Cuando un día normal en recepción termina en 911: Crónica de una jornada surrealista en un hotel
Las historias de hotel casi siempre incluyen huéspedes olvidadizos, turistas despistados o alguna que otra queja por el aire acondicionado. Pero, ¿qué pasa cuando tu día laboral se convierte en una escena sacada de una serie policiaca? Así fue el día de nuestro protagonista, un recepcionista con 26 años de experiencia que, sin buscarlo, terminó marcando al 911 otra vez. Y todo, porque la persona que debía cubrir su turno prefirió ir al partido de su nieto. ¿Quién no ha vivido ese “no era mi turno” en la oficina? ¡Aquí empieza la aventura!
El “no era mi turno” más literal de la historia
Imagina que te levantas pensando que hoy sí vas a descansar, que te vas a olvidar por un rato de los problemas del trabajo, pero de repente te avisan que tienes que cubrir el turno porque tu compañera se acordó, casualmente, que su nieto tiene partido. ¡Vaya casualidad! Esto ya es típico en cualquier oficina latinoamericana: el clásico “me surgió algo” de último minuto. Nuestro protagonista, resignado, se puso el uniforme y fue directo al hotel.
Todo parecía normal, hasta que escuchó un grito de “Ayúdame” y, al voltear, se encontró con un hombre que no reconocía, en puro bóxer, dando un par de pasos antes de desplomarse. Sin pensarlo, corrió a auxiliarlo y vio que el tipo estaba inconsciente y con convulsiones. De inmediato, a lo que llamamos aquí “marcarle a la ambulancia” (o sea, el 911), mientras la adrenalina se le subía como si fuera final de la Copa Libertadores.
Si no es telenovela, no es hotel: armas, exnovia y un dildo rosa
Mientras esperaba a los paramédicos, la jefa de limpieza le avisa que afuera hay una van medio escondida, en una esquina, justo donde a veces se instalan personas en situación de calle. ¿Y qué había regado por el pasto? Cosas de lo más variopintas: fotos familiares con la gente recortada (como para novela de Televisa), vidrios rotos y, atención, un dildo rosa gigante. Si esto no es surrealismo latinoamericano, no sé qué lo es.
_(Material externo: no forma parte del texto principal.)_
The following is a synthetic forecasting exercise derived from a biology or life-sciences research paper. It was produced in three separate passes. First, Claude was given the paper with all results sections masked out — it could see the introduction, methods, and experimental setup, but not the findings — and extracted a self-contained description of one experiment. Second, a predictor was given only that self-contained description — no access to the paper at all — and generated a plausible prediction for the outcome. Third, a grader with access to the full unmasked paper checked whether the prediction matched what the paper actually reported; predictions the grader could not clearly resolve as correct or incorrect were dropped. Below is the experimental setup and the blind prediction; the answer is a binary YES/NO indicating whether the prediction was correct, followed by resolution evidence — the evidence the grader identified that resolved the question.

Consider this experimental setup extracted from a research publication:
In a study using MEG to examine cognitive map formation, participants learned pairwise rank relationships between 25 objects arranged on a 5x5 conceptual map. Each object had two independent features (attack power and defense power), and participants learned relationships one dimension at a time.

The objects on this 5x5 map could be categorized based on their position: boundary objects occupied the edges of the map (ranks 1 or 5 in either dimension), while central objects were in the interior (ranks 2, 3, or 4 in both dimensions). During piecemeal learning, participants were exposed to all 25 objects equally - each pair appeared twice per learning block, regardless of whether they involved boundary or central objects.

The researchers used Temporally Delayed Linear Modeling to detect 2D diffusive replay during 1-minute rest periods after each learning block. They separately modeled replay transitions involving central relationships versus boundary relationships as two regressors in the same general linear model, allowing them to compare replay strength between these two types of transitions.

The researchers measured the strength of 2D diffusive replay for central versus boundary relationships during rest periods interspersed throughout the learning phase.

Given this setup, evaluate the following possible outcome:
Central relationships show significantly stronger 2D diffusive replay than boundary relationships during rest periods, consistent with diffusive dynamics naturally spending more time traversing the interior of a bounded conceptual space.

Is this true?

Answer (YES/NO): YES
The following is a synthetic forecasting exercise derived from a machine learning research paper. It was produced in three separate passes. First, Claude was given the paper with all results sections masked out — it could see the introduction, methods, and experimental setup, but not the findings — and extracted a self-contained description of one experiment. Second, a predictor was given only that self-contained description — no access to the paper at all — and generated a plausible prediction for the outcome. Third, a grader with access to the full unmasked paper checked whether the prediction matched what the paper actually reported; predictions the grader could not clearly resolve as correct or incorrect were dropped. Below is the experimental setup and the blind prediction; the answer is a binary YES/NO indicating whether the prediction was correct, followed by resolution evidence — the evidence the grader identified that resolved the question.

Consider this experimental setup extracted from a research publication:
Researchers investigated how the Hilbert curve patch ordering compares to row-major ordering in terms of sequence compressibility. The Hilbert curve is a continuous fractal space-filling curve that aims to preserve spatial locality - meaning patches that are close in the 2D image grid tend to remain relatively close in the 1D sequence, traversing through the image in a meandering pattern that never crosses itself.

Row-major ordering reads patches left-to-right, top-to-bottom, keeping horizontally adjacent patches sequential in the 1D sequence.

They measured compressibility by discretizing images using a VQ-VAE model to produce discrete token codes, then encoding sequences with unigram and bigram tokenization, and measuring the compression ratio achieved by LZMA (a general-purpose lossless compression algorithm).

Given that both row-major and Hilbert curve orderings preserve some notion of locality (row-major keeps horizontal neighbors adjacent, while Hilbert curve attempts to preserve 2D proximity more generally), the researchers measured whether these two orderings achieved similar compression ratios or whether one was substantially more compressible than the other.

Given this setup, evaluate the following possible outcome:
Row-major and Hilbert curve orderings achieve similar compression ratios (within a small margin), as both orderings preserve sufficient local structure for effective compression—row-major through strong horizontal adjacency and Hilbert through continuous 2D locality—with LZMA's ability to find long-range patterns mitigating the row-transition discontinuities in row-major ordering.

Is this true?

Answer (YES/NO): YES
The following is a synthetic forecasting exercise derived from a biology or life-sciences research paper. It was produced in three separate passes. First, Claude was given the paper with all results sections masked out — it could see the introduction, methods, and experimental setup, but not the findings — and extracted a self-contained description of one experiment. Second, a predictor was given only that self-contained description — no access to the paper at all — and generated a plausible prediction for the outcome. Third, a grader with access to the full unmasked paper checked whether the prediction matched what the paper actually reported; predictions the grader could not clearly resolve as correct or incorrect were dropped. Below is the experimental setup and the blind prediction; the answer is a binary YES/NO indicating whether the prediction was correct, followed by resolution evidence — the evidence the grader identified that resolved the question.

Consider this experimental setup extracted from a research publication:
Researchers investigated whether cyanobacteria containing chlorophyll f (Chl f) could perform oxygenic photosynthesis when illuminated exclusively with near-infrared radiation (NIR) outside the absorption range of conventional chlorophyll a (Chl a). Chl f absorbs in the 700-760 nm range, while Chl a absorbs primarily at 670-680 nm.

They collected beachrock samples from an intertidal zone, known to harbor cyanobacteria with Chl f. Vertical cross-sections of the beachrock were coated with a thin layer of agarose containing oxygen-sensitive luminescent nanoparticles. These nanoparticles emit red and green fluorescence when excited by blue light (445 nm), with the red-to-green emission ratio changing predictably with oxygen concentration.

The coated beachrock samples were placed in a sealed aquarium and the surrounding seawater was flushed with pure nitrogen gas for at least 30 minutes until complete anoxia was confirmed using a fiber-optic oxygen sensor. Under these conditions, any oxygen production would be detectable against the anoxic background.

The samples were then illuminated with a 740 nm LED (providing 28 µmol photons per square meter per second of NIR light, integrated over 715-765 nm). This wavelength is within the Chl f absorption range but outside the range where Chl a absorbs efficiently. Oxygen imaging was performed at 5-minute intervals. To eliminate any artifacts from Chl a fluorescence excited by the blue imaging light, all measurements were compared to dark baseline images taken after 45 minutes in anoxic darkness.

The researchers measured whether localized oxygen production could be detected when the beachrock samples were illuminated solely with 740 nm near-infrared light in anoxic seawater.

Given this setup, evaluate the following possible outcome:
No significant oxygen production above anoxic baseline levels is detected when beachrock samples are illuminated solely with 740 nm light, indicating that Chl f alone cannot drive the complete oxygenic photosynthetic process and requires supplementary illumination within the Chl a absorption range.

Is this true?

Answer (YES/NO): NO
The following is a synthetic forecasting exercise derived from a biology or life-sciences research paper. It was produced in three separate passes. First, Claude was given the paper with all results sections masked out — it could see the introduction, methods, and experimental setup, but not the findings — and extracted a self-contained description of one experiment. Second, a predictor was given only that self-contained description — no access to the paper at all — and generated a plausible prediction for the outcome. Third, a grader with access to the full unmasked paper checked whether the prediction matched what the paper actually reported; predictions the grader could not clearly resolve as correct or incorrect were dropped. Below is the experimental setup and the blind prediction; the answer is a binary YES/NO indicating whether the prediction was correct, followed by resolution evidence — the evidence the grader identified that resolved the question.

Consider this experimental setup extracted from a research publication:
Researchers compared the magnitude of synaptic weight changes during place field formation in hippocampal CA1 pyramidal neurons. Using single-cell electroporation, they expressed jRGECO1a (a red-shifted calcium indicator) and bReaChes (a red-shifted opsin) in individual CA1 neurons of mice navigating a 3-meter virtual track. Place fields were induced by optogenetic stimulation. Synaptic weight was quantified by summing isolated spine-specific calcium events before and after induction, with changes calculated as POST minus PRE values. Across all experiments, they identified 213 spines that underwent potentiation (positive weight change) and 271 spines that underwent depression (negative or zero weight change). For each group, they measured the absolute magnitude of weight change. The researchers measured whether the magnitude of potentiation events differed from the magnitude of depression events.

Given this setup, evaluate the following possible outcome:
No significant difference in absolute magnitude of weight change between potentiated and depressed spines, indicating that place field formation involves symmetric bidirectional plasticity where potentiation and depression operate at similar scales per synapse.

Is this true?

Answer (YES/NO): YES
En cuestión de minutos, llegaron los policías y la ambulancia. Nuestro recepcionista, con el corazón todavía latiendo rapidísimo, solo pudo mirar cómo los oficiales revisaban la van. Y ahí no acaba: encontraron ¡un rifle! Y luego otro, y dos ballestas. Como dijo un comentarista en Reddit, “Un tipo que acaba de tener una crisis mental, con dos rifles y dos ballestas… nada inquietante, ¿verdad?”. Otro usuario lo resumió con humor: “Pero eso es muy gringo”. Y sí, hay cosas que ni en las mejores telenovelas mexicanas te imaginas.
Al final, los paramédicos se llevaron al hombre en ambulancia y, tras algunas preguntas, un policía le explicó al recepcionista que el tipo había sufrido un derrame cerebral, estaba recién divorciado y había pasado por una crisis mental. Y claro, la exnovia (o novia actual, quién sabe) venía de camino para recoger cosas de la van, pero no podía llevársela porque las llaves… ¡brillaban por su ausencia! Así, nuestro protagonista se quedó esperando y suspirando, añorando esos días en los que lo más complicado era un huésped que pedía toallas extra.
Humor, empatía y la solidaridad de la comunidad
Lo más curioso de esta historia es cómo la comunidad de Reddit reaccionó. Uno de los comentarios más populares decía: “¡Ya tuviste suficiente por hoy! Suerte con el subidón de adrenalina y el reporte del incidente”. Otro, con ese humor tan nuestro, sugería que para bajar la adrenalina lo mejor era jugar Tetris, y hasta citó estudios. ¡Aquí en Latinoamérica diríamos que un cafecito, un pan dulce y una buena charla ayudan más!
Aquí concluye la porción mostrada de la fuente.